Machine learning systems
In this week’s lecture, we identified some differences between a prototype or proof-of-concept machine learning system and a production system, with respect to:
- Scale: this one is obvious! A production system will typically be serving many users.
- Data: in our simple prototypes we used “toy” data that was readily available. In a production system, a big part of the work is creating the data. We also care a lot more about data quality, identifying edge cases, identifying “slices” of interest, etc. And, we noted that the data in a production system is dynamic, while the prototype was built with a static dataset.
- Privacy, fairness, interpretability: tend to be de-emphasized in a prototype, but are much more important in production.
- System type: a prototype is likely to be a single monolithic model, in production a model will likely be part of a composed system with multiple models.
- Objective: in a prototype, it’s enough to score well on a “machine learning metric”, but in a production system, we need a value proposition that relates to the business interest, and we need to do better than the status quo baseline on the relevant business KPIs - enough to outweigh the cost.
In a production machine learning system, we will want to iterate on the data and on the model. If we approach this the way we built the prototypes, it would be very expensive (in person-hours) to update the system.
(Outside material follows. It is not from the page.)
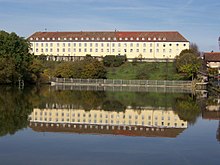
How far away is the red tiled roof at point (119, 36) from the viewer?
95.8 metres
To make it less expensive, we need an automated pipeline.
For the rest of the semester, we will consider this entire pipeline - not just the model itself - as the overall machine learning system.
Our goal is to learn how to build reliable, scalable, high-quality pipelines. We said that this is not an easy task -
- Machine learning pipelines in particular tend to accrue lots of technical debt. (Technical debt: there is a conflict between moving fast and engineering quality, and when you choose to move fast, you will have to “pay it back” later by refactoring etc.) (This idea was introduced in a 2015 NeurIPs paper linked in the Reading section, that in some ways is considered to have launched the field of “MLOps”.)
- Large scale machine learning systems can fail in ML-specific ways, but they can also fail (and often do!) in any of the typical “large scale distributed systems” ways. (Refer to the presentation linked in the Reading section. )
We identified some qualities that we will want to have in virtually any machine learning pipeline:
- velocity: we want to be able to iterate quickly and experiment easily on the data and model.
- validation: we want to find problems as early as possible (before they become more expensive!).
- versioning: we want to be able to revert to specific/older versions of data, model, or configurations, as needed.
but we said that the other details of the pipeline need to be responsive to the specific use case. Some questions to consider include:
- What kind of data do we have available?
- How much data do we have?
- Where is the data?
- Who is going to use the output and how?
- How many concurrent users/predictions should we serve?
- What are the best metrics to evaluate the system?
- How important is explainability?
- What are the privacy and fairness concerns?
- How fast do things change?
- What compute resources are available?
The same underlying prediction (e.g., recommending movies to users) will be realized in a very different system depending on the answers to these questions.
Engineering a machine learning system involves defining the interfaces, algorithms, data, and hardware necessary for it to satisfy use-case-specific requirements including: reliability, cost, maintainability, and many others. In this course, we’ll look at each part of the pipeline in turn, and learn about some components we can use to address system-level challenges at that stage.
Slides: Machine learning systems
Lab assignment
Due 1/30
There is a planned outage on KVM@TACC on 1/28, for upgrades and maintenance. You should plan to do the lab assignment on a different day, since KVM@TACC will not be available on 1/28.
This week’s lab assignment is:
You won’t submit anything for this assignment, but you will need to have done this in order to do the following lab assignments. Since it requires a human-in-the-loop approval step, it’s important to get it done right away, rather than when you absolutely need your account to be ready to go.
You will need the project “join link” to finish this assignment - it is posted in Brightspace.
If you have done “Hello, Chameleon” already in a previous course, you will just need to
- join the project for this course, using the link in Brightspace
- and make sure you can still access the keys associated with your Chameleon profile.
Resource usage notes for this lab assignment:
- You should plan to start and finish the assignment within a six-hour period - so block some time accordingly. Your resource may not be “active” for more than six hours. It may be deleted by course staff if it is active for longer than six hours.
- Delete your compute instance as soon as you are done with the experiment, to free the resources for other students.
Reading
In this week’s lecture, we referred to a case study on a Norwegian grocery delivery service, Oda, to better understand how a machine learning system might be developed to support a real business need. Here are the details:
- Part 1: How we went from zero insight to predicting service time with a machine learning model
- Part 2: How we went from zero insight to predicting service time with a machine learning model
You should also read -
- The classic “technical debt” paper: D. Sculley, Gary Holt, Daniel Golovin, Eugene Davydov, Todd Phillips, Dietmar Ebner, Vinay Chaudhary, Michael Young, Jean-Francois Crespo, and Dan Dennison. 2015. Hidden technical debt in Machine learning systems. In Proceedings of the 29th International Conference on Neural Information Processing Systems - Volume 2 (NeurIPS’15), Vol. 2. MIT Press, Cambridge, MA, USA, 2503–2511. Link.
- and the one about failures in large ML pipelines: Daniel Papasian, Todd Underwood. 2020. How ML Breaks: A Decade of Outages for One Large ML Pipeline. In Proceedings of the 2020 USENIX Conference on Operational Machine Learning (OpML ‘20). Link.
- the “3 Vs” of operational machine learning came from an interview study that you may find interesting: Shreya Shankar, Rolando Garcia, Joseph M. Hellerstein, Aditya G. Parameswaran. 2022. Operationalizing Machine Learning: An Interview Study. arXiv:2209.09125.